Tudo é resolvido, de fato, apenas após o fim do último mundo do game, iniciando uma longa sequência de batalhas contra chefes e cutscenes grandes (e bem emocionantes). É recompensador ver o desfecho de tudo e de todos, mas o game não estimula rejogar tudo pelo puro prazer de reviver cenas e/ou lutas. Tudo o que resta é terminar as sidequests e/ou pegar itens que ficaram para trás, simplesmente por fazer.

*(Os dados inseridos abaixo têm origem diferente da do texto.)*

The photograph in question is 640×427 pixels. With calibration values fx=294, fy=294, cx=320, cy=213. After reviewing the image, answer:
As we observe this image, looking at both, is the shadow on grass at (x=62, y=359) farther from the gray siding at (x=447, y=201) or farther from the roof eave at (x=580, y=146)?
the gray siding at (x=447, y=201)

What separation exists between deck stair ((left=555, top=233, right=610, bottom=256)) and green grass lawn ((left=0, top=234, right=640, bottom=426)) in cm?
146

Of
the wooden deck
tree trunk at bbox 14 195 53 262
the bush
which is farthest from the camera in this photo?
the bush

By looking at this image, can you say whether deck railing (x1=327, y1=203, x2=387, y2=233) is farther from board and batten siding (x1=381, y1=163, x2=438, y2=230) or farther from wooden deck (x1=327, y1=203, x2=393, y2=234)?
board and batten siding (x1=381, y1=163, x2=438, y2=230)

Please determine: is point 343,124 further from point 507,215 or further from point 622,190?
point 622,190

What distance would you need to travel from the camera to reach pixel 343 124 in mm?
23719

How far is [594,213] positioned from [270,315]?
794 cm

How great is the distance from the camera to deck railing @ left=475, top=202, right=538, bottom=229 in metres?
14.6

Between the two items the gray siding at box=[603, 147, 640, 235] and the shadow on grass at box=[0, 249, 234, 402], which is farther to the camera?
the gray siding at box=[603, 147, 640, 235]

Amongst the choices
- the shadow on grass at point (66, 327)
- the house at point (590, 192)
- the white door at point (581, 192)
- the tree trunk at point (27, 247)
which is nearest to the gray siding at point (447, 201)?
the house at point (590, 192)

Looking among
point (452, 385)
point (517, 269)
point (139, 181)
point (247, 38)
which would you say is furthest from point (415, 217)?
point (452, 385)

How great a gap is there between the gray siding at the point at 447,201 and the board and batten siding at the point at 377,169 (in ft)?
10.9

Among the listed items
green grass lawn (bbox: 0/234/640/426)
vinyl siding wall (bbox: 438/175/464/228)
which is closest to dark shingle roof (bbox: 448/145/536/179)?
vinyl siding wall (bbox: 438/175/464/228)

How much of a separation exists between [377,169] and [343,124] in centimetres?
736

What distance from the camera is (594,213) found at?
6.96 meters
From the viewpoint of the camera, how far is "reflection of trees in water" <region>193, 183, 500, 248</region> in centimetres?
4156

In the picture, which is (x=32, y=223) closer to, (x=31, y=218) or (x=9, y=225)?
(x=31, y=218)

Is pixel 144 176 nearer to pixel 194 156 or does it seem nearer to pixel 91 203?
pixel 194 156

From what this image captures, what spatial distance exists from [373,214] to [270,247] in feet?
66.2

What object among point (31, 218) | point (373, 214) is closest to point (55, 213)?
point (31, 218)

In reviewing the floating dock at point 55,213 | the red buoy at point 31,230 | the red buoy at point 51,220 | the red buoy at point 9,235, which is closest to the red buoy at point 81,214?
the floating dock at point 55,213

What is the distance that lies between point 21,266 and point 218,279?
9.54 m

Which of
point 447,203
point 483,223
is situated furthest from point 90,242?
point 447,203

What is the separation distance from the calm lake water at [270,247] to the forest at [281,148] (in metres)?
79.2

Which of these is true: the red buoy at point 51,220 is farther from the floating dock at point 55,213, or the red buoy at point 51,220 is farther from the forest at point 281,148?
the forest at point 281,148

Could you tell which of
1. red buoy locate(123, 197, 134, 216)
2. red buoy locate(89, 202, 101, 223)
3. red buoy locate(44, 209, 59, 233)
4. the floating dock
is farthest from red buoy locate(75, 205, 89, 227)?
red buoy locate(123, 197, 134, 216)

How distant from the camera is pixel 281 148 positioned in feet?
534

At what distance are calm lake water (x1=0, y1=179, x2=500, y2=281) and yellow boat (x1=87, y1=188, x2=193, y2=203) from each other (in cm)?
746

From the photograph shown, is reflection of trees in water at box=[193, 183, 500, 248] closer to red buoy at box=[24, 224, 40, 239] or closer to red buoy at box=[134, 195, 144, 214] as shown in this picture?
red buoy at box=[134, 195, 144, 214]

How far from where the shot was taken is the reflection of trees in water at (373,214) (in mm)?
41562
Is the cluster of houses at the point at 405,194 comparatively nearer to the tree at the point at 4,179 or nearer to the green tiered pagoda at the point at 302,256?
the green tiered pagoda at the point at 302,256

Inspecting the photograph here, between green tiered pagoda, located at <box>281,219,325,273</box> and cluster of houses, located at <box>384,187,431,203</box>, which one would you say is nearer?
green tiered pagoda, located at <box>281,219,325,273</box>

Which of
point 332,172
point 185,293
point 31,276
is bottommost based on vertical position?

Os personagens possuem características muito bem definidas e, por ser um capítulo de término de saga, não há tantas evoluções: ao invés disso, a narrativa abre alas para as conclusões, como bem havia de ser, permitindo que os protagonistas brilhem como nunca. E claro, como não poderia deixar de ser, há inúmeros momentos engraçados ao lado de Sora, Donald e Pateta. Inclusive, talvez este seja o Kingdom Hearts mais divertido.
Existem ainda muitos momentos que quebram a quarta parede ou que usam de metalinguagem para dialogar com o jogador e que merecem destaque — que venham mais desses! Por fim, como estamos falando de Kingdom Hearts, é possível perceber nas entrelinhas de diálogos bem específicos o que o futuro da série reserva. Parece até que Tetsuya Nomura, de fato, sempre trabalha em um dos títulos já pensando nos dois próximos.
Minha aposta é que, além de mais mundos da Pixar, os próximos games se aventurem em mundos de outros títulos da Square-Enix. Talvez por isso, inclusive, Final Fantasy não tenha tido presença forte neste game — e isto, aliás, está sendo um fator muito decepcionante para muitos fãs da saga, muito embora, particularmente, eu os veja representados nos próprios personagens originais da franquia, isto é: Sora, Riku, Kairi, Roxas, Axel, Xion, Terra, Ventus, Aqua, etc.
De toda forma, mesmo sem ter absorvido toda a bagagem anterior necessária para jogar Kingdom Hearts III (esta que vos fala se aventurou em quatro games da série apenas, incluindo o primeiro e o segundo), toda a experiência com este que é o capítulo final da Dark Keeper’s Saga foi marcante.
É difícil não se emocionar em certos momentos e, ainda que a conclusão seja um pouco confusa, já que deixa pontas soltas a serem exploradas no futuro, é impossível não sentir falta de se aventurar ao lado de Sora, Donald e Pateta, não cantarolar o tocante tema de encerramento do game junto da maravilhosa Hikaru Utada, ou não criar expectativas para o que Tetsuya Nomura planeja. Portanto, que nossos corações sejam sempre os nossos guias pelos próximos tempos.
O jogo foi testado no PS4, em cópia cedida pela Square Enix. Essa análise foi publicada originalmente no Canaltech.